SEOUL (AFP) — South Korea's government insisted Tuesday that Internet-fuelled fears of mad cow disease are groundless, as the opposition and street protesters urged it to scrap an agreement to resume US beef imports.
Opening up the beef market is a key precondition for US legislative approval of a separate and sweeping free trade pact. Opponents say Seoul has not secured enough safeguards against the dangers of mad cow disease.
Seoul agreed last month to lift the ban, on the eve of a Washington summit between Presidents Lee Myung-Bak and George W. Bush.
Seoul and Washington say US beef is totally safe. Newspapers said Internet scare campaigns, and a recent TV programme, were fuelling irrational fears.
"The public frenzy over fears of mad cow disease does not seem to be dying down easily," said the JoongAng Ilbo in an editorial headlined "Mad cow madness."
It added: "Internet rumours and political instigations have stirred up public sentiment to the point where there is no room for scientific truth or reasonable explanations."
Police said they are trying to track down rumour-mongers who use the Internet and text messages.
"We will have to investigate further if someone is masterminding the dissemination of text messages, but we believe at this moment that the masterminds can at least be charged with interference with official acts," said Yang Geun-Won, head of the national police Cyber Terror Response Centre.
One such rumour falsely alleged a huge rise in the number of US Alzheimer's patients due to mad cow disease.
An estimated 10,000 people Friday staged a candelit protest rally against US beef imports, and about 7,500 on Saturday.

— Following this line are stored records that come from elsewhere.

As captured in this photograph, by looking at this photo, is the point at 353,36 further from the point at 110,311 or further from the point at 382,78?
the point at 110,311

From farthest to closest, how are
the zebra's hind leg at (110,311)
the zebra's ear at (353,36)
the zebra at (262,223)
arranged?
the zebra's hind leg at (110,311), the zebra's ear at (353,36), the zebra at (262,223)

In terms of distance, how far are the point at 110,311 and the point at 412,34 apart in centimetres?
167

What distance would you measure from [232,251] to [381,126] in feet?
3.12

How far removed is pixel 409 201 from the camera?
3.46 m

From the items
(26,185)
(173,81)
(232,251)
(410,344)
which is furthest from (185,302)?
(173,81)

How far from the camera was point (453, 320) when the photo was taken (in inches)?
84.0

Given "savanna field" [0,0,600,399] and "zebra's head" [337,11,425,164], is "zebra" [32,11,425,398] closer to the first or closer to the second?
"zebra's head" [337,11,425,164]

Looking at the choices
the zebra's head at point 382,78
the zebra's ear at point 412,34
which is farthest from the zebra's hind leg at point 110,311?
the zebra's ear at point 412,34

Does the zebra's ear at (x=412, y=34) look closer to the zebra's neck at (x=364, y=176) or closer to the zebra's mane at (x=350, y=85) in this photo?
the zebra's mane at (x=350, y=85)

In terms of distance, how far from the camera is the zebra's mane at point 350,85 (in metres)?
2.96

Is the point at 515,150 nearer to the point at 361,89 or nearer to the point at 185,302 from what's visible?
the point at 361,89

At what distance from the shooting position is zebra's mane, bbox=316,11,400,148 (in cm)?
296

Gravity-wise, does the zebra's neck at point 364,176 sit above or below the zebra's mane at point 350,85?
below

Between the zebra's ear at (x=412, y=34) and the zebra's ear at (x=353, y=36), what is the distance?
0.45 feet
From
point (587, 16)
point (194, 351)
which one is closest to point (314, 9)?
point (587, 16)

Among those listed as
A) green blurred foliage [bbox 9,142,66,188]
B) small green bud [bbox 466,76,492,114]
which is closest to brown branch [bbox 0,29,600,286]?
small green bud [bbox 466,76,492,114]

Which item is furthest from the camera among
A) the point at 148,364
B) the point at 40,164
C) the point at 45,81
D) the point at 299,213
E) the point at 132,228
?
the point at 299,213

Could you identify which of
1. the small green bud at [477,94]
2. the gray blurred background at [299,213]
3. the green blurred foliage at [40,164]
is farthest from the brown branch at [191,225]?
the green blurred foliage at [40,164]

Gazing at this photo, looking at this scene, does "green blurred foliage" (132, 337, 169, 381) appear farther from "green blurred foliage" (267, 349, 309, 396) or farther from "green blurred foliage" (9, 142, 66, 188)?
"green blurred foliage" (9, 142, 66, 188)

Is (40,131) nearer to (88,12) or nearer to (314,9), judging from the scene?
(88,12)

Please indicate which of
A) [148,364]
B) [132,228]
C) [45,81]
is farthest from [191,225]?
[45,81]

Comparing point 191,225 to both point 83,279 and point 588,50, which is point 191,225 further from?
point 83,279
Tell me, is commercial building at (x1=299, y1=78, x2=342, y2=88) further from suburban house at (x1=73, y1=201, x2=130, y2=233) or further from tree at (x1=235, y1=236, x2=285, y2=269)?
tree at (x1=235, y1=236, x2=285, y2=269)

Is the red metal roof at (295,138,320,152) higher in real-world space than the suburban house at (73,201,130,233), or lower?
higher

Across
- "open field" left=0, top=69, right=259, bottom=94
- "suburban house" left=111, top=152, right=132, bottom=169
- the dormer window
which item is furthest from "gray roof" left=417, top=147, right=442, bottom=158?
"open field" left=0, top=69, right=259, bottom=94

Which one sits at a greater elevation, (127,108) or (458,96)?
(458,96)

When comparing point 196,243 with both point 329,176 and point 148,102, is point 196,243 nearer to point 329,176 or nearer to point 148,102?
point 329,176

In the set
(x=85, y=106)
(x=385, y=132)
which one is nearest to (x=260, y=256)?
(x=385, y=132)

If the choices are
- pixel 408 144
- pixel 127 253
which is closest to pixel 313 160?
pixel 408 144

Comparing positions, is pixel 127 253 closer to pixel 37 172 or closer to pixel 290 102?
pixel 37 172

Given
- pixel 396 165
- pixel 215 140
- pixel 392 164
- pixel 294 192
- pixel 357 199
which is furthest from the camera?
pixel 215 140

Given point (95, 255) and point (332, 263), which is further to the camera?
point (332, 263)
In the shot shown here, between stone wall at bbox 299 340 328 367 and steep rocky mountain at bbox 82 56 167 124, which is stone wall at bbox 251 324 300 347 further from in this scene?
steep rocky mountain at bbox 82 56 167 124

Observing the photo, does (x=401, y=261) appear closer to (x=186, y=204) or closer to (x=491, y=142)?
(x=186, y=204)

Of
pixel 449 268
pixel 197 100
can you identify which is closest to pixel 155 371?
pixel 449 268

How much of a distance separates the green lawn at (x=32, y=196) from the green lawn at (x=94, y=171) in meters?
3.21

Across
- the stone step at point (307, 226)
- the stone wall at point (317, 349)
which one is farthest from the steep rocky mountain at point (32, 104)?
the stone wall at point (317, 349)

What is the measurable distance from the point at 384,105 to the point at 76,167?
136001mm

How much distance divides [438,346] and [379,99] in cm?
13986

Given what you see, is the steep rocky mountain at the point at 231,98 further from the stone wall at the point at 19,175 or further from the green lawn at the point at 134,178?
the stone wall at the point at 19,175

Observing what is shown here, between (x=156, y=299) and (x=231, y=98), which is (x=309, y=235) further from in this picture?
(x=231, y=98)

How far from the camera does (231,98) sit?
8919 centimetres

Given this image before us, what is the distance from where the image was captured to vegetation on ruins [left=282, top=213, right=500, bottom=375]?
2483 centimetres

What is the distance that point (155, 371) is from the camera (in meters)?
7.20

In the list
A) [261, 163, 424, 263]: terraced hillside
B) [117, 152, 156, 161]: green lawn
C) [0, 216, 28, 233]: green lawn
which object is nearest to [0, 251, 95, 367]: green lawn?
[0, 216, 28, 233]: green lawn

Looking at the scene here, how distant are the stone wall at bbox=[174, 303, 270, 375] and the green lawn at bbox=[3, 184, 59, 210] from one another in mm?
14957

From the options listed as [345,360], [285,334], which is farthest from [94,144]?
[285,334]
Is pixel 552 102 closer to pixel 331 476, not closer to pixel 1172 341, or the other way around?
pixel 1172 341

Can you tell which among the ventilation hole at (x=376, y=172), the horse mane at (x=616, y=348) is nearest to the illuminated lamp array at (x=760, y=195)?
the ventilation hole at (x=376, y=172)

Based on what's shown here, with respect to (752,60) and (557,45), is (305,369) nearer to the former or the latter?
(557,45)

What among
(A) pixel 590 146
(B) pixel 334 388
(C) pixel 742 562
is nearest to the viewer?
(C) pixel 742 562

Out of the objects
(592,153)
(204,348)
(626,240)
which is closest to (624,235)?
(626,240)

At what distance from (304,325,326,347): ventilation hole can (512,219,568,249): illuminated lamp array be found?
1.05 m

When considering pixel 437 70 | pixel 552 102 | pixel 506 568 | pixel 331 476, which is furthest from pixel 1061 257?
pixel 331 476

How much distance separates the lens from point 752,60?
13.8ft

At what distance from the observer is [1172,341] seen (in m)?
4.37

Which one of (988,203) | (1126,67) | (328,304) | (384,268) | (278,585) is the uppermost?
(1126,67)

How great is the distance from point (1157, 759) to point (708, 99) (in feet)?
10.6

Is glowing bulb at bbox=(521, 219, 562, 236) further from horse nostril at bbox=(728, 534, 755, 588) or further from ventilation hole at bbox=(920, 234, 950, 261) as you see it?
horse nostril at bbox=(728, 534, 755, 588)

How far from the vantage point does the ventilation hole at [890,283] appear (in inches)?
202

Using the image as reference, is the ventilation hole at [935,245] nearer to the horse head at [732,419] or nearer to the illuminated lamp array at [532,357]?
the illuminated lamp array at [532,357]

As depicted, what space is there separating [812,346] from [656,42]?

A total of about 3,000 people including schoolchildren staged candlelit protests in two locations Tuesday, waving placards reading "Do not sell mad cow" and "Out with Lee Myung-Bak."
Parliament is to hold a hearing Wednesday on the beef import deal. The main opposition party's parliamentary leader reiterated his resolve to renegotiate it.
"At the hearing tomorrow, the UDP will disclose the truth about... the hasty and humiliating negotiations," Kim Hyo-Suk of the liberal United Democratic Party told parliament.
The wider free trade agreement (FTA) signed last year needs ratification by both the US and South Korean legislatures. The Seoul government is seeking approval this month, to press the US Congress also to move quickly.
The state quarantine office said it would send inspectors to check sanitary standards at 31 US slaughterhouses. But the agriculture ministry said it would resume inspections of shipments this month, so they can be cleared for sale.
Private experts and others from the agriculture ministry and the Korea Center for Disease Control and Prevention held a news conference Tuesday to insist that US beef is safe.
Since countries worldwide started imposing new feed regulations, they said, the number of cases had dramatically declined -- from 37,316 in 1992 to 41 last year.
Communist North Korea Tuesday reported the protests approvingly.
"Struggle of people from different social standings is going on day after day in South Korea against traitor Lee Myung-Bak for totally allowing the import of beef from the US," the Korean Central News Agency said, in its latest attack on the new conservative president.
South Korea banned all US beef in 2003 due to mad cow concerns.
It eased the ban in 2006 but allowed only meat from cattle aged 30 months or less, and excluded bones and other materials deemed to carry a risk of spreading the disease.
Most of those restrictions were eased in April.
South Korea's US beef imports were worth 850 million dollars a year before 2003.